■ Polecenie: Wskaż w poniższych zapisach każdy wiersz zawierający słowo „image” i przepisz te wiersze. Wielkość liter ma znaczenie.

++++ Dostarczone zapisy

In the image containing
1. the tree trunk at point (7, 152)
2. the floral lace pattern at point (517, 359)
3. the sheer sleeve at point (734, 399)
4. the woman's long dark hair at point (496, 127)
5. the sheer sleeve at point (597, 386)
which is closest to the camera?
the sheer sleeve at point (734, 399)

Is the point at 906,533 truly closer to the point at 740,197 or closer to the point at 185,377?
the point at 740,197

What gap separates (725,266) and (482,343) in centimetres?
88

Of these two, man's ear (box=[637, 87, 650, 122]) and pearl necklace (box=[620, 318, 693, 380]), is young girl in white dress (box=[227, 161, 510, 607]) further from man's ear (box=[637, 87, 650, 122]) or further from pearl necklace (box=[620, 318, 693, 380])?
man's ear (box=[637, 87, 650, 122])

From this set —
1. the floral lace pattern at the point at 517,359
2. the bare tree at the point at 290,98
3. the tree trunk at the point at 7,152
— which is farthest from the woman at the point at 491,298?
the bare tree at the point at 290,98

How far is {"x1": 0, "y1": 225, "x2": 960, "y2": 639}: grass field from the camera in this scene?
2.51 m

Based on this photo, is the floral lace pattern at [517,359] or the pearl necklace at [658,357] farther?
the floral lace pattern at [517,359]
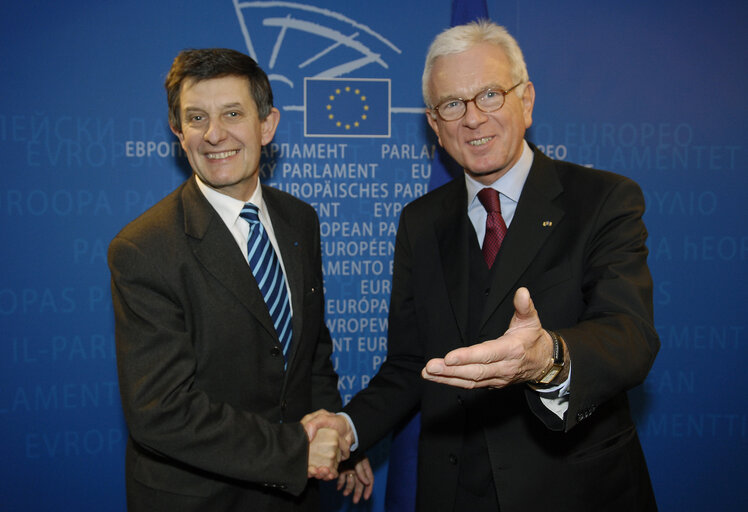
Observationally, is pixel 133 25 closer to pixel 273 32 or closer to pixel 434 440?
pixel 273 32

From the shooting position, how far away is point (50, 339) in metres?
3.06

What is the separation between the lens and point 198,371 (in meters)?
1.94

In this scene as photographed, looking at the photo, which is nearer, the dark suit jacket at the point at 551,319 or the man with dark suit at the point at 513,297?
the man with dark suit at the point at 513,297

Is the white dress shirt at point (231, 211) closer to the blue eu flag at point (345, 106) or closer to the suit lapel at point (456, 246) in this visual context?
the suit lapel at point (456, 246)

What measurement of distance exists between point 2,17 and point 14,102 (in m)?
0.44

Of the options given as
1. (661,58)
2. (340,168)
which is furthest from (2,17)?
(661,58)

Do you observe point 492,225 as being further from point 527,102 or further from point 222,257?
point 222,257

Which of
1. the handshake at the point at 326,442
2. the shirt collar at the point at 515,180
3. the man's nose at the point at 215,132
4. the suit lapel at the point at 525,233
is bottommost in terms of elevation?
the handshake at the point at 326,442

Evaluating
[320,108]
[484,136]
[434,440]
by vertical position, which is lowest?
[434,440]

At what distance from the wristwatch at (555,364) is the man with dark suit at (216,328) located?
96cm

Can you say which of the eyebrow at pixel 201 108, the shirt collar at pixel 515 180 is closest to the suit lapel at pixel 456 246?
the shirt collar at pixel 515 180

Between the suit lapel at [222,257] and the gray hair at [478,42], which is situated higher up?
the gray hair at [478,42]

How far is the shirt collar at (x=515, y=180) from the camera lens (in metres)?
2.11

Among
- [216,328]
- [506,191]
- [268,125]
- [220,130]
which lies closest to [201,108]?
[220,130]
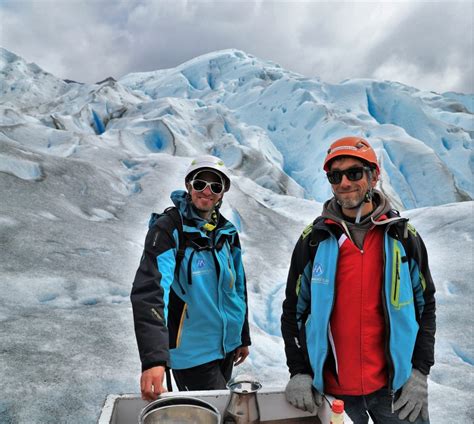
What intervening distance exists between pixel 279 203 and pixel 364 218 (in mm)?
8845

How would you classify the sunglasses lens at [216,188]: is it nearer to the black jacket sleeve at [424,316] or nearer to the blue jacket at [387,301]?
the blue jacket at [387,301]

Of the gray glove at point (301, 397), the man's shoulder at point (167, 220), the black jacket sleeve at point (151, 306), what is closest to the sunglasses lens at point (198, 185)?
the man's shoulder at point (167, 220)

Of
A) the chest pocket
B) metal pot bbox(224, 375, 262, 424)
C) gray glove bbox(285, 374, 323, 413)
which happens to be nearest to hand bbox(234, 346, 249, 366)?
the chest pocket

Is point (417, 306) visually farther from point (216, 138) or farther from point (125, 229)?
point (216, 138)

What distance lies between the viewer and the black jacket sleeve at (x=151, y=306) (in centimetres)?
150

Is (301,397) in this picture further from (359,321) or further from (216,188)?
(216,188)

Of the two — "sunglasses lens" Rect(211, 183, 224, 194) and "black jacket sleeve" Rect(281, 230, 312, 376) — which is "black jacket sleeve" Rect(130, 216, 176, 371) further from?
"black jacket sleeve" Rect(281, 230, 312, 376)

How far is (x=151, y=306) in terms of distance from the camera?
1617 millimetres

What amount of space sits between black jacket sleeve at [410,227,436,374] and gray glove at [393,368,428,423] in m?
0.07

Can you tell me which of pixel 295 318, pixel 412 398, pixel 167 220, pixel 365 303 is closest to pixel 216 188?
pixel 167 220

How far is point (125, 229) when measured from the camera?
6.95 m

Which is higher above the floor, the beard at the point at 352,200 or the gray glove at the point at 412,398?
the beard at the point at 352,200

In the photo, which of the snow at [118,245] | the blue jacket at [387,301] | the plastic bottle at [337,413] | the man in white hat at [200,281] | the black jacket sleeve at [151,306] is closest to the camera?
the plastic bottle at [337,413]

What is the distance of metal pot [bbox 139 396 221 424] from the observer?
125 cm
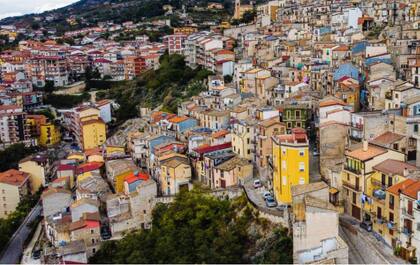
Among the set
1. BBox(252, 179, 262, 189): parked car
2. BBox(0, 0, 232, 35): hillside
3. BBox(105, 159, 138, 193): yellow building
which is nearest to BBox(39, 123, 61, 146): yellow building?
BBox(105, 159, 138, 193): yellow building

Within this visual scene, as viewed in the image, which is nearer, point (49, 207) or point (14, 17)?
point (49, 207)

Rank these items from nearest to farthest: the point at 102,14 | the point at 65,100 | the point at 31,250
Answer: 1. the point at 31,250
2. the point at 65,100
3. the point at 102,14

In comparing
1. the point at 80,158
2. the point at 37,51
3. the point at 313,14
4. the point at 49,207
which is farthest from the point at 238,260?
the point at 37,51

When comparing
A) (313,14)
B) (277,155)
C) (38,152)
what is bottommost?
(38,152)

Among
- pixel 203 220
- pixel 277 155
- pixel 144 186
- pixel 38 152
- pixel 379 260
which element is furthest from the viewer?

++++++++
++++ Dostarczone zapisy

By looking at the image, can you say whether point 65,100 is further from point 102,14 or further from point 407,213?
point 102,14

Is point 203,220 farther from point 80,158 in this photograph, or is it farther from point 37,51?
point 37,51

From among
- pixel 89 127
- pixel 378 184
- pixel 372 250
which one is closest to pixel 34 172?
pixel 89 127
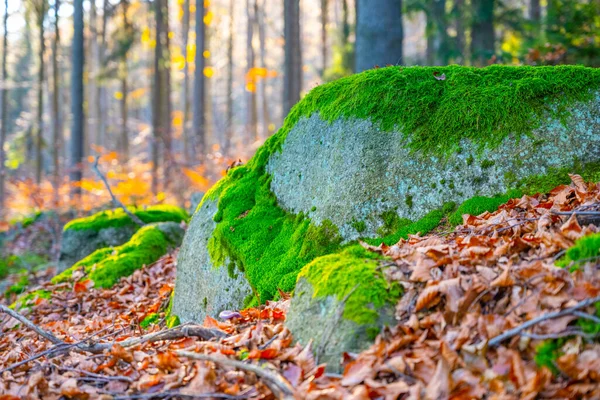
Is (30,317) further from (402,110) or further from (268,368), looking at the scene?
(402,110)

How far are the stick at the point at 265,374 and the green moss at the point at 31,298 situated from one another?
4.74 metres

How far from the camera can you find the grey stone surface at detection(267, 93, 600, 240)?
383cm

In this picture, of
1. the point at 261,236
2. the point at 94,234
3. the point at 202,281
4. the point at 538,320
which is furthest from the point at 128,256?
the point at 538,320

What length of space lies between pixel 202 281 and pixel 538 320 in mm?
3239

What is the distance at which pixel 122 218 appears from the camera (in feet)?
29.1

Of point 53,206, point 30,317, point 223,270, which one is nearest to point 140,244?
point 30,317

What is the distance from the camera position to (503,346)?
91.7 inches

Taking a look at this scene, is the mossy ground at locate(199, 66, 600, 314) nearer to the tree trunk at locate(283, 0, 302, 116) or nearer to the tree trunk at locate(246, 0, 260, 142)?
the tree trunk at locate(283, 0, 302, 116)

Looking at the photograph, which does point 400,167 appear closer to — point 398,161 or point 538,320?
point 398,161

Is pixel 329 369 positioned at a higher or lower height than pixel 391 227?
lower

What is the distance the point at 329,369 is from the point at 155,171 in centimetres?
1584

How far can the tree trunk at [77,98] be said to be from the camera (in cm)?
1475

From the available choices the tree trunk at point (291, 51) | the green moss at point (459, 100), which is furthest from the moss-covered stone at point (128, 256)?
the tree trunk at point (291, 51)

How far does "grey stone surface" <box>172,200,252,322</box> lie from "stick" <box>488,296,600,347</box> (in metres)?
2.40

++++++++
++++ Dostarczone zapisy

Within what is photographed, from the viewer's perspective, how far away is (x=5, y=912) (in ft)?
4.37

++++++++

■ Odpowiedź:
In the image containing
Within this visual scene, as viewed in the image, which is nearer, point (49, 207) or point (14, 17)?
By looking at the image, can you say whether point 65,100 is further from point 102,14 or further from point 407,213?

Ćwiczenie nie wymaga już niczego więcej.